→ Exercise: Retype exactly the lines that run from the line with "Is [162,230] nearer" to the final line of the entries, keeping both ends and nothing else.
····················
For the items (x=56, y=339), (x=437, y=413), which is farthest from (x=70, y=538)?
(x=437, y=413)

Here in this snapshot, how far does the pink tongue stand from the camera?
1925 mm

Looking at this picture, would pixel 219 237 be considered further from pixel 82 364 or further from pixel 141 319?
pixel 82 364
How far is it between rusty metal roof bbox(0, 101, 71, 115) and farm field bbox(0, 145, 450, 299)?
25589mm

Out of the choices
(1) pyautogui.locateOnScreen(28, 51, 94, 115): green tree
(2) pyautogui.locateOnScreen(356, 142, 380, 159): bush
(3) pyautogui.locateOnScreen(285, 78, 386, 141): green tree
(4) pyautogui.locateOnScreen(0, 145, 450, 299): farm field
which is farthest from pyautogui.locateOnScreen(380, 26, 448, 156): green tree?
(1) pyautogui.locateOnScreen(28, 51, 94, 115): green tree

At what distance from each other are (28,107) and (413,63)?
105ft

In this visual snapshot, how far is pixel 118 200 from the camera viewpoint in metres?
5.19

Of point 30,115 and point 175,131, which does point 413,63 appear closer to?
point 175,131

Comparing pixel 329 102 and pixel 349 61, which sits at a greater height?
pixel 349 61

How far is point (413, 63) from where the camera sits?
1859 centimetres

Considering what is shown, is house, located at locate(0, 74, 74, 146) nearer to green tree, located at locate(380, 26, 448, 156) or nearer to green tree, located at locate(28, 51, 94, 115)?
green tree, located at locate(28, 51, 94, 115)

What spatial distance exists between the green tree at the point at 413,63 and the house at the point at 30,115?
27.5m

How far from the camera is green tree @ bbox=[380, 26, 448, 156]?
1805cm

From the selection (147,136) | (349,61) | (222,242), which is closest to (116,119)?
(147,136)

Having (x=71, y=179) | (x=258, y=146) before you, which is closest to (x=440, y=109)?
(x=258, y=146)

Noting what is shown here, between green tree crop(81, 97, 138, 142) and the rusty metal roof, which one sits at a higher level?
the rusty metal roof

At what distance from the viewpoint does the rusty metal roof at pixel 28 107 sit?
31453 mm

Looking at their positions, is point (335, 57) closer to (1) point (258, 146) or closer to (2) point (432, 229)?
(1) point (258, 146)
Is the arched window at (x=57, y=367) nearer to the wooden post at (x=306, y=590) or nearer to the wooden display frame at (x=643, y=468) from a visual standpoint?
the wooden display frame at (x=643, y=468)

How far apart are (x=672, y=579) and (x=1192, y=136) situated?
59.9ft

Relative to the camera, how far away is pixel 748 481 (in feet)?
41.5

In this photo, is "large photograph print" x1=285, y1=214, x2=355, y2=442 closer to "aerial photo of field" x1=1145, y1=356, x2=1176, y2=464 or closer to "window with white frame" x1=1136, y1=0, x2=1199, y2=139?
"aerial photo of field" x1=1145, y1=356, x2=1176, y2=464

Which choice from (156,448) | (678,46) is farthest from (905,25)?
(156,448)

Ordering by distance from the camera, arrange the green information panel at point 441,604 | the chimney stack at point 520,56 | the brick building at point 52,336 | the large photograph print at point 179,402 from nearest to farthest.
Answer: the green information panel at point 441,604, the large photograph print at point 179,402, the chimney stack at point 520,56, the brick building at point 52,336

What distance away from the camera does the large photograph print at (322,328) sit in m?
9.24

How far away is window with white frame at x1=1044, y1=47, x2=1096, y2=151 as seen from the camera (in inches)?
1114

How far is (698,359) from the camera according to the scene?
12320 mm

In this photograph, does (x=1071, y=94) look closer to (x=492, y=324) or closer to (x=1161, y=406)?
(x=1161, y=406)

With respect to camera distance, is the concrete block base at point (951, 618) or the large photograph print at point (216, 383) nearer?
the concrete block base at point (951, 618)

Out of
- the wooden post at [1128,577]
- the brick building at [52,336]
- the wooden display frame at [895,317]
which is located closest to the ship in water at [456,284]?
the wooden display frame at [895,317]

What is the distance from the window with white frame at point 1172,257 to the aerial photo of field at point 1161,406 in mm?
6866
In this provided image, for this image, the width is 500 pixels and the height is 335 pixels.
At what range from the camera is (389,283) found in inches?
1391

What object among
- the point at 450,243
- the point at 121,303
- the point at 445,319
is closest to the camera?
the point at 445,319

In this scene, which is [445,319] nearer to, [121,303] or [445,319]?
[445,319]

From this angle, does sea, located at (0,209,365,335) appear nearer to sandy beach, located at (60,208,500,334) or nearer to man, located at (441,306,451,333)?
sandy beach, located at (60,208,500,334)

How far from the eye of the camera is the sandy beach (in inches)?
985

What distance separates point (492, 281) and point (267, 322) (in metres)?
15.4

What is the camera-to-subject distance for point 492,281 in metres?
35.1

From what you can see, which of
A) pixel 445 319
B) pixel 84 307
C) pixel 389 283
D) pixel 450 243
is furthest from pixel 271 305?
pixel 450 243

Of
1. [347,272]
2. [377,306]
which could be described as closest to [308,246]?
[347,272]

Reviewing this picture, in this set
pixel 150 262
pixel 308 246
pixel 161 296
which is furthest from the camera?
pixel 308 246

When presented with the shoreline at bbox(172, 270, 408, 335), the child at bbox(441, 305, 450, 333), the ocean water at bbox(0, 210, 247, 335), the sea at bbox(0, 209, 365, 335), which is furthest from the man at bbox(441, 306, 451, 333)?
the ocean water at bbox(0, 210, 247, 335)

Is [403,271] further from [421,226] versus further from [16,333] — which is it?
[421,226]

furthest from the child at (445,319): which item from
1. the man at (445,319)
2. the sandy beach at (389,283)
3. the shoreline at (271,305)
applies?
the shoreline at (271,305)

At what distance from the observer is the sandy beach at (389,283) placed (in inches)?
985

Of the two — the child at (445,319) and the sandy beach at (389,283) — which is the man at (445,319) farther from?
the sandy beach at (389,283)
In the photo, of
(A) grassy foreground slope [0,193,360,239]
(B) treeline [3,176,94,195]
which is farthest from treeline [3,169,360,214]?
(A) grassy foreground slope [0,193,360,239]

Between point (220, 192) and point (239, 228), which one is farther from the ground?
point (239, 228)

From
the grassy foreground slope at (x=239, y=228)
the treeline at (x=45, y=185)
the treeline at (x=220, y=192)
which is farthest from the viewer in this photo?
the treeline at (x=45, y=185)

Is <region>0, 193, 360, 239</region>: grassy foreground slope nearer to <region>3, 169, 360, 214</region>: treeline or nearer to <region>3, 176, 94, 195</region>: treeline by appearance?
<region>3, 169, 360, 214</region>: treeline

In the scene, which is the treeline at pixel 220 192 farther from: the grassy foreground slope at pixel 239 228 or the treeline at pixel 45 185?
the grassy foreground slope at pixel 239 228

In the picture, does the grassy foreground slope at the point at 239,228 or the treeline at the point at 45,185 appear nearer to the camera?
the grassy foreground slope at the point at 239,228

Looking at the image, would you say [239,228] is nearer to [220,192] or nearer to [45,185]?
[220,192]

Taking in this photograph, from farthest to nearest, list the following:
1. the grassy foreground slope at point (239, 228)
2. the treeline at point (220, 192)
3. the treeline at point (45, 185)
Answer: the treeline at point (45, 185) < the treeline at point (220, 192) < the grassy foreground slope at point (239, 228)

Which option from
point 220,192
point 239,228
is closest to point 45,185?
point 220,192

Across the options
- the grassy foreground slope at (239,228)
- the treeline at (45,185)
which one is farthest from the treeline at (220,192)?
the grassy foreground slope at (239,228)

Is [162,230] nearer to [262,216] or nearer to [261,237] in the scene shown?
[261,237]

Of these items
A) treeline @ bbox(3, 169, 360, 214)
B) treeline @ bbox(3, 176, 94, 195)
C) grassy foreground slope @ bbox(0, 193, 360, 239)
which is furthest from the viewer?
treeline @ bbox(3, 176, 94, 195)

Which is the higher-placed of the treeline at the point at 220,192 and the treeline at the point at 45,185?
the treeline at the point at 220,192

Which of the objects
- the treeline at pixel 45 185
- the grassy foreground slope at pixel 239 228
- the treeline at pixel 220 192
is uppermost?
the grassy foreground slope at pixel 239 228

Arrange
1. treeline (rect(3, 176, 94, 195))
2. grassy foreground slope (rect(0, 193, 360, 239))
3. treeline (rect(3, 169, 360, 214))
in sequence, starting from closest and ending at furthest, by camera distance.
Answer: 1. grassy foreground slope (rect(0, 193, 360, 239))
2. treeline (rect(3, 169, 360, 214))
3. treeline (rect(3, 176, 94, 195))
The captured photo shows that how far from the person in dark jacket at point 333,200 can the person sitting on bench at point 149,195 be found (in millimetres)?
····················
→ Result of the exercise:
Is [162,230] nearer to [262,216] or nearer to [261,237] in the scene shown?
[261,237]

Of these items
A) treeline @ bbox(3, 169, 360, 214)
B) treeline @ bbox(3, 176, 94, 195)
C) grassy foreground slope @ bbox(0, 193, 360, 239)
which is furthest from the viewer?
treeline @ bbox(3, 176, 94, 195)

Which is the higher-placed of the treeline at the point at 220,192 and the treeline at the point at 45,185?
the treeline at the point at 220,192

Which of the objects
- the treeline at pixel 45 185
- the grassy foreground slope at pixel 239 228
- the treeline at pixel 220 192
is uppermost?
the grassy foreground slope at pixel 239 228

Arrange
1. treeline (rect(3, 176, 94, 195))
2. grassy foreground slope (rect(0, 193, 360, 239))
3. treeline (rect(3, 169, 360, 214))
in sequence, starting from closest and ending at furthest, by camera distance.
Answer: 1. grassy foreground slope (rect(0, 193, 360, 239))
2. treeline (rect(3, 169, 360, 214))
3. treeline (rect(3, 176, 94, 195))
The captured photo shows that how far from the person in dark jacket at point 333,200 can the person sitting on bench at point 149,195 be found (in millimetres)?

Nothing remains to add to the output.